#### [Short problem]
Recast the stretch of the listing from the line containing "How far from pixel" through the end of the listing as a Markdown table with the columns Row and Line, one line per row, skipping blank lines.

Entries taken from a collection
::::::::

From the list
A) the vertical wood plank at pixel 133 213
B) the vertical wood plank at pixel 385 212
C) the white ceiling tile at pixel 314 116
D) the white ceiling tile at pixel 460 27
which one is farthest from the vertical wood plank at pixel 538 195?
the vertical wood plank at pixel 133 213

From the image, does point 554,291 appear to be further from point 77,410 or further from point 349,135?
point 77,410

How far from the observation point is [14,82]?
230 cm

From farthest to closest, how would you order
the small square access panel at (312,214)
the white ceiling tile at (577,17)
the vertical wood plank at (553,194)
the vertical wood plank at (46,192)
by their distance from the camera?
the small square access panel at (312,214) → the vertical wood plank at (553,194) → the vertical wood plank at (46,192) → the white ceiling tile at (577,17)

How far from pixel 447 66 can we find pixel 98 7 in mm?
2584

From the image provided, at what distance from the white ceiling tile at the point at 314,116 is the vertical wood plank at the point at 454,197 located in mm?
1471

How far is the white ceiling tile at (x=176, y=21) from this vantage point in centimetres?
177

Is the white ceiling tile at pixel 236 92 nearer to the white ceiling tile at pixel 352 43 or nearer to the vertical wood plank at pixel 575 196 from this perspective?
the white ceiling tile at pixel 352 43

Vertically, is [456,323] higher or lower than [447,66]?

::::::::

#### [Task answer]
| Row | Line |
|---|---|
| 1 | How far from pixel 447 66 can we find pixel 98 7 in mm? |
| 2 | 2584 |
| 3 | From the image provided, at what distance from the white ceiling tile at the point at 314,116 is the vertical wood plank at the point at 454,197 located in mm? |
| 4 | 1471 |
| 5 | How far is the white ceiling tile at (x=176, y=21) from this vantage point in centimetres? |
| 6 | 177 |
| 7 | Is the white ceiling tile at pixel 236 92 nearer to the white ceiling tile at pixel 352 43 or nearer to the vertical wood plank at pixel 575 196 from this perspective? |
| 8 | the white ceiling tile at pixel 352 43 |
| 9 | Vertically, is [456,323] higher or lower than [447,66]? |